The sum in question is $$\sum_{k=0}^\infty x^{a^k}. $$ This comes from a more difficult summation, but if I can find the value of this one then the other one is solved.

Does anyone know the exact value of this? Any help in that direction would be really appreciated.

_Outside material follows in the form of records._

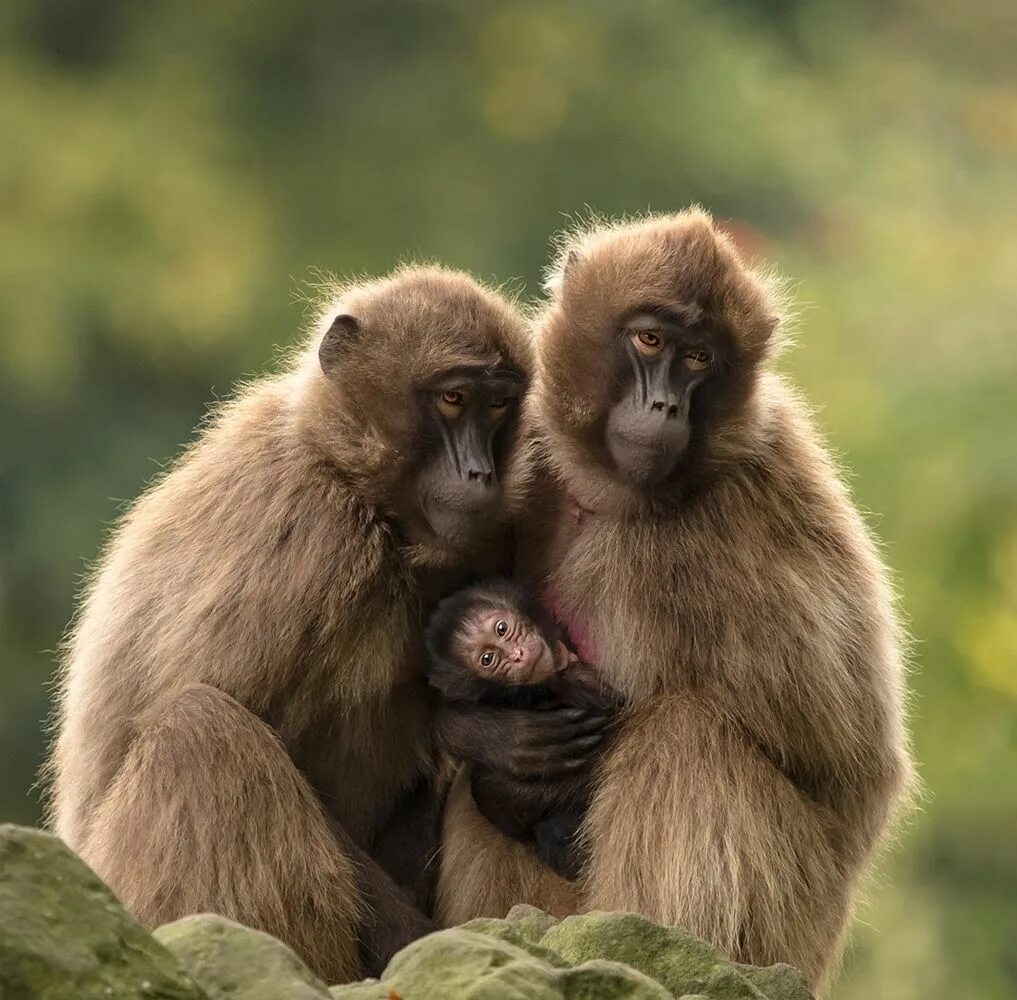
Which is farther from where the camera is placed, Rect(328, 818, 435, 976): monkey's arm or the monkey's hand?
the monkey's hand

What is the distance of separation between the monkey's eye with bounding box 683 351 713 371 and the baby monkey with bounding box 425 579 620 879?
691 mm

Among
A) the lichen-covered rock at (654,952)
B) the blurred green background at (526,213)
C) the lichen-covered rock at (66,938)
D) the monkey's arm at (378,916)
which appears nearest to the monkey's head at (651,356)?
the monkey's arm at (378,916)

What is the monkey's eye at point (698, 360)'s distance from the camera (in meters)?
4.36

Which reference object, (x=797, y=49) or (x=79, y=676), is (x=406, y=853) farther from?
(x=797, y=49)

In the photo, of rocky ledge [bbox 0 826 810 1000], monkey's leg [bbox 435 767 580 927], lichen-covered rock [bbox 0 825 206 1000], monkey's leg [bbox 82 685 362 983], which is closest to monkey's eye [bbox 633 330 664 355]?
monkey's leg [bbox 435 767 580 927]

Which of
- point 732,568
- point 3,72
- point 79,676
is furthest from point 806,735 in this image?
point 3,72

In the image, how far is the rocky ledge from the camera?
249 cm

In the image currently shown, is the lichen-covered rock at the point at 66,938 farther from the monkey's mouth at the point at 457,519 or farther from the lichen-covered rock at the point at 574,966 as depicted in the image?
the monkey's mouth at the point at 457,519

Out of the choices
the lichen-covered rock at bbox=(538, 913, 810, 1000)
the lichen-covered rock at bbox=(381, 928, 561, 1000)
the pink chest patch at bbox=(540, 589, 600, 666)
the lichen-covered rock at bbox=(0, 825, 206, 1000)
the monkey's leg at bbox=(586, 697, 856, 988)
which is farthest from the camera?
the pink chest patch at bbox=(540, 589, 600, 666)

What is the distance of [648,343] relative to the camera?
14.3 ft

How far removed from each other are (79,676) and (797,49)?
21.0 feet

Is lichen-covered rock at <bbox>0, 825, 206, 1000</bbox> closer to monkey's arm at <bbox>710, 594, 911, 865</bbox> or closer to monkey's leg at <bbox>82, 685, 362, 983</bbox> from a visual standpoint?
monkey's leg at <bbox>82, 685, 362, 983</bbox>

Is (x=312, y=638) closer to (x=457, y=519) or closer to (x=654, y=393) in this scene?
(x=457, y=519)

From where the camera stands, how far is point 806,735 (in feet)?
14.4
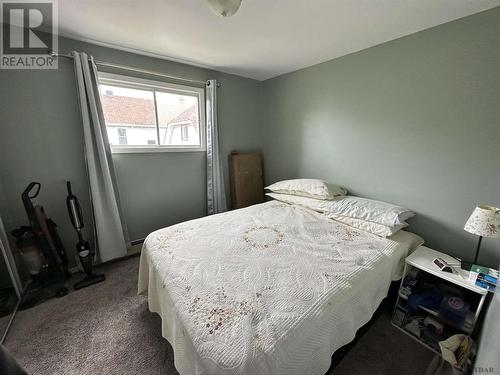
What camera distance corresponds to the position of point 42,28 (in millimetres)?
1808

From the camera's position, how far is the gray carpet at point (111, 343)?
1308 mm

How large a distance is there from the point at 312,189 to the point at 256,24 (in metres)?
1.72

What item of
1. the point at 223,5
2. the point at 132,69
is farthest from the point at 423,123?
the point at 132,69

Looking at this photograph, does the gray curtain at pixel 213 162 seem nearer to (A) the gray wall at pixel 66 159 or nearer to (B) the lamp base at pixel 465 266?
(A) the gray wall at pixel 66 159

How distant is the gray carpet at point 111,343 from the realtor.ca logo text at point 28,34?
86.4 inches

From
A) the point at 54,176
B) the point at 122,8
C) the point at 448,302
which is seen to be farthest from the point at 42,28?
the point at 448,302

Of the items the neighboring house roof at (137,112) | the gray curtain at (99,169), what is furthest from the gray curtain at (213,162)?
the gray curtain at (99,169)

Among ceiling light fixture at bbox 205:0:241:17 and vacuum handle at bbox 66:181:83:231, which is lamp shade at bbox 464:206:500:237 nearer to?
ceiling light fixture at bbox 205:0:241:17

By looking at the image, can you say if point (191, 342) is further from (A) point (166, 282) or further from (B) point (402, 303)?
(B) point (402, 303)

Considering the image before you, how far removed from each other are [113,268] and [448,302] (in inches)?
124

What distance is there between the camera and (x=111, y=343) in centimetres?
146

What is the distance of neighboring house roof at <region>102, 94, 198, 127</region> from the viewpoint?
233cm

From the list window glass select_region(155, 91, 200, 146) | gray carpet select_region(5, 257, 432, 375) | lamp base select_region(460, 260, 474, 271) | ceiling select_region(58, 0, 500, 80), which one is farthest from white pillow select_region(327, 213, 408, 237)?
window glass select_region(155, 91, 200, 146)

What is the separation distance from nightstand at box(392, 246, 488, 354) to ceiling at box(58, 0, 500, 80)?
1917 millimetres
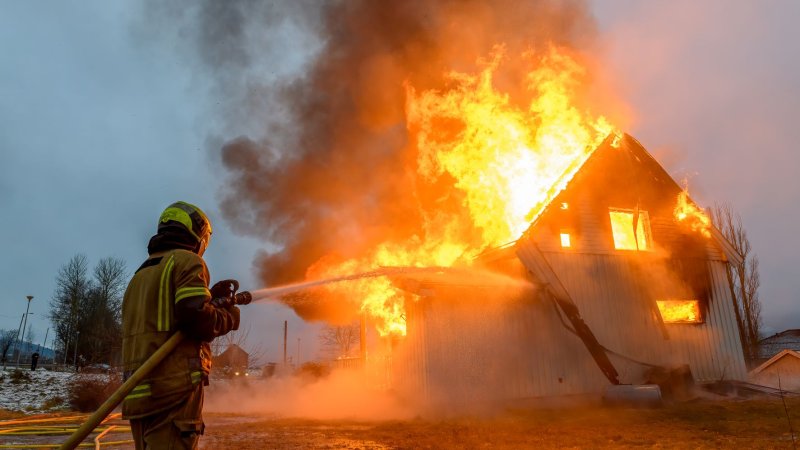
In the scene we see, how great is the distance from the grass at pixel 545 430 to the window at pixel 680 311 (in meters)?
3.51

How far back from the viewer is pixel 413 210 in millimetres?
20719

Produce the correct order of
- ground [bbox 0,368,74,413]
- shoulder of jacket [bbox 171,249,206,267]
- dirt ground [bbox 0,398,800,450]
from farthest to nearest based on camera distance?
1. ground [bbox 0,368,74,413]
2. dirt ground [bbox 0,398,800,450]
3. shoulder of jacket [bbox 171,249,206,267]

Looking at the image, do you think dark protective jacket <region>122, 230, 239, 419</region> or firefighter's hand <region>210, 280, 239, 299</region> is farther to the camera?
firefighter's hand <region>210, 280, 239, 299</region>

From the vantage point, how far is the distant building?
37.7 m

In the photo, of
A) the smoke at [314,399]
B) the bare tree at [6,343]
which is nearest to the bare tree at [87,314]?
the bare tree at [6,343]

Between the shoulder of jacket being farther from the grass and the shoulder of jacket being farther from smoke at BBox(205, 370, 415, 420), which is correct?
smoke at BBox(205, 370, 415, 420)

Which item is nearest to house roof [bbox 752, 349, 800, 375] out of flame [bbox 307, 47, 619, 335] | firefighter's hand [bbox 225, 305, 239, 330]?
flame [bbox 307, 47, 619, 335]

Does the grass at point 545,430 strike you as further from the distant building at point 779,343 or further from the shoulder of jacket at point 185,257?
the distant building at point 779,343

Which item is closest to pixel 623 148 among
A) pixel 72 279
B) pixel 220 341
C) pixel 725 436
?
pixel 725 436

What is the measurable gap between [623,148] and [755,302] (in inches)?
1069

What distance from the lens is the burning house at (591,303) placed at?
507 inches

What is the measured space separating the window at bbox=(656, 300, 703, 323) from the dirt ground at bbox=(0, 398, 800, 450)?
3.44 metres

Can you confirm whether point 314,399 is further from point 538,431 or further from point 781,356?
point 781,356

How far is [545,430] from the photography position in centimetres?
940
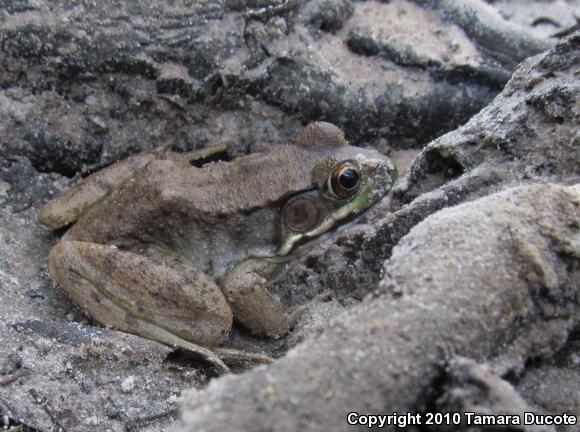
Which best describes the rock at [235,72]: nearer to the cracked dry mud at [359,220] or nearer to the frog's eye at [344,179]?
the cracked dry mud at [359,220]

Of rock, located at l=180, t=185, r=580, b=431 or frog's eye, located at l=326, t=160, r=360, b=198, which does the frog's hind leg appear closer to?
frog's eye, located at l=326, t=160, r=360, b=198

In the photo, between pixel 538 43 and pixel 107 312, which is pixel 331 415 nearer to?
pixel 107 312

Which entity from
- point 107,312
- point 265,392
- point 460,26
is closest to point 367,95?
point 460,26

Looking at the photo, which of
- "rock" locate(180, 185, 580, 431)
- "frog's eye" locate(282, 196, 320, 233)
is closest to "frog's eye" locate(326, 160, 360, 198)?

The original problem is in this post: A tricky infinite sum-- solution found numerically, need proof

$X Y^{\alpha} + X^2 Y^{\alpha + \alpha^2} +X^3 Y^{\alpha + \alpha^2 + \alpha^3} + ...=\sum\limits_{j = 1}^{\infty}X^j \prod\limits_{k = 1}^{j}Y^{\alpha^k}$ where $0 < \alpha < 1, 0 < X < 1$ and $Y>0$

  • $\begingroup$ I'm afraid not. All that's clear is that, in order for the sum to be convergent, $|x|<1$. Perhaps putting up the original question would be more useful ? $\endgroup$ – Lucian Jan 3 '14 at 17:30
  • $\begingroup$ It would definitely help if you put up the original question. $\endgroup$ – user98602 Feb 15 '14 at 8:12
  • $\begingroup$ There it is. @Mike $\endgroup$ – ReverseFlow Feb 15 '14 at 8:24
  • $\begingroup$ It looks as if my answer to math.stackexchange.com/questions/664438/… might match your problem. If it is so, and the approach meets your needs in principle then it might be adapted/refined if needed/if possible. $\endgroup$ – Gottfried Helms Feb 17 '14 at 17:33
  • $\begingroup$ Also you might google for "lacunary series". $\endgroup$ – Gottfried Helms Feb 17 '14 at 18:13

There seems to be no general closed expression for this. The problem is known with the keyword "lacunary series", and there is an informative wikipedia-page about this.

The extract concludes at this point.